Nous voici réunis pour nous accorder, si nous le pouvons, sur un texte commun à soumettre au vote de nos assemblées respectives.
C'est là l'objet d'une commission mixte paritaire (CMP) : faire apparaître, autant qu'il est possible et utile à la Nation, un consensus, à tout le moins un équilibre partagé sur un texte en fonction de sa pertinence et de son urgence. Je remercie, à ce titre, mon homologue du Sénat avec lequel nous avons longuement et intensément évoqué les principaux points de ce projet de loi tout au long du week-end.
Permettez-moi de rappeler succinctement les enjeux.

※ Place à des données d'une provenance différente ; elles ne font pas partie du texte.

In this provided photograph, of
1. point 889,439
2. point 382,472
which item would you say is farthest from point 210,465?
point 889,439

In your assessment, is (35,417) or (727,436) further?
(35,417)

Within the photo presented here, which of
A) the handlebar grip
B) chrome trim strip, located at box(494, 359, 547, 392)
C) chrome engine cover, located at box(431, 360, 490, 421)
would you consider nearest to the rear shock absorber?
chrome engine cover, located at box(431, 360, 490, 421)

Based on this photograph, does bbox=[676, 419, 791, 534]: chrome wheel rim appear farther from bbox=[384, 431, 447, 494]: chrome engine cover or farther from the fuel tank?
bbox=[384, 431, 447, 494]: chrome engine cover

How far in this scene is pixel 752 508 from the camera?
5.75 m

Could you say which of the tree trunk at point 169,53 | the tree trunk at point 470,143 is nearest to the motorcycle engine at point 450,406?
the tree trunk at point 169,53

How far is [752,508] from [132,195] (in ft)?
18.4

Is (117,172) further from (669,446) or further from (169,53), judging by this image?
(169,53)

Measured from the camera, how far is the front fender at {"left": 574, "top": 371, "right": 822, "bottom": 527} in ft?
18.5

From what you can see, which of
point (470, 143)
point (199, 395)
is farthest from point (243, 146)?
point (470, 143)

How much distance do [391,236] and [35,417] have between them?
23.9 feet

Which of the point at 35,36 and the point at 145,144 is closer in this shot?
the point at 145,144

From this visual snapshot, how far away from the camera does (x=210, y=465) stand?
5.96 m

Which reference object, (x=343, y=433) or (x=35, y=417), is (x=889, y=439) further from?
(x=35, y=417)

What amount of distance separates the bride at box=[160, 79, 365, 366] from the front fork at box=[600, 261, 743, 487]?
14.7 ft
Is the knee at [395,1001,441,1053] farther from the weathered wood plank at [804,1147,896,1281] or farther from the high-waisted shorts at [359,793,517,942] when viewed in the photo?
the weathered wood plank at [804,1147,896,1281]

Lorsque ce projet de loi a été présenté en conseil des ministres le 27 mai dernier, nous n'avions aucune certitude sur l'évolution de l'épidémie de covid-19 dans les semaines à venir et sur la possibilité de tenir, ou non, le second tour des élections municipales le 28 juin prochain.
Dans sa rédaction initiale, le projet de loi tirait ainsi les conséquences de cette incertitude et de la demande de prudence des Français, qui, comme chacun d'entre nous, ne souhaitaient pas revivre un épisode de confinement.
Après avoir consulté l'ensemble des partis politiques, le Gouvernement a donc pris la décision de tenir le second tour des élections municipales et de convoquer les électeurs, tout en permettant, si cela s'avérait nécessaire en cas de reprise de l'épidémie, d'annuler les résultats du premier tour et d'organiser un nouveau scrutin en janvier 2021.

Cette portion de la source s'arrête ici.